◆ Page text:
[START]

Emergency mode provides the most minimal environment possible and allows you to repair your system even in situations when the system is unable to enter rescue mode. In emergency mode, the system mounts the root file system only for reading, does not attempt to mount any other local file systems, does not activate network interfaces, and only starts few essential services. In Red Hat Enterprise Linux 7, emergency mode requires the root password.
As soon as the boot process starts, press ESC to bring up the GRUB 2 boot prompt. You may need to turn the system off from the control panel and then back on to reach the GRUB 2 boot prompt. You will see GRUB 2 boot prompt – press “e” to edit the first boot option. Find the kernel line linux16
or linuxefi
or linux
(Each menuentry block that represents an installed Linux kernel contains linux on 64-bit IBM POWER Series, linux16 on x86_64 BIOS-based systems, and linuxefi on UEFI-based systems. Then the initrd directives followed by the path to the kernel and the initramfs image respectively) and add systemd.unit=emergency.target
at the end of the line and then press CTRL-X to boot. System will boot and you will see the root prompt. Parameters, 1, s, and single, can be passed to the kernel as well.

[END]

◆ Collected data:

[START]

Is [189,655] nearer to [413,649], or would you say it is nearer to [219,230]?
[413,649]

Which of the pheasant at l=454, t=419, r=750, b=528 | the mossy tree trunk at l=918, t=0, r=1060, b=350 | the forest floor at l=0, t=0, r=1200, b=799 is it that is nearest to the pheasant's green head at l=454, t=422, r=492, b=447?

[END]

◆ Tasks for this exercise:
1. Answer these from the text on emergency mode:
(a) What does emergency mode require in Red Hat Enterprise Linux 7?
(b) Which key brings up the GRUB 2 boot prompt?
(c) What is added at the end of the kernel line before booting?
2. Reproduce the portion of the text on emergency mode starting with "Emergency mode provides" and going on through "the root password.".

◆ Results in order:
1.
(a) The root password.
(b) ESC.
(c) systemd.unit=emergency.target

2.
Emergency mode provides the most minimal environment possible and allows you to repair your system even in situations when the system is unable to enter rescue mode. In emergency mode, the system mounts the root file system only for reading, does not attempt to mount any other local file systems, does not activate network interfaces, and only starts few essential services. In Red Hat Enterprise Linux 7, emergency mode requires the root password.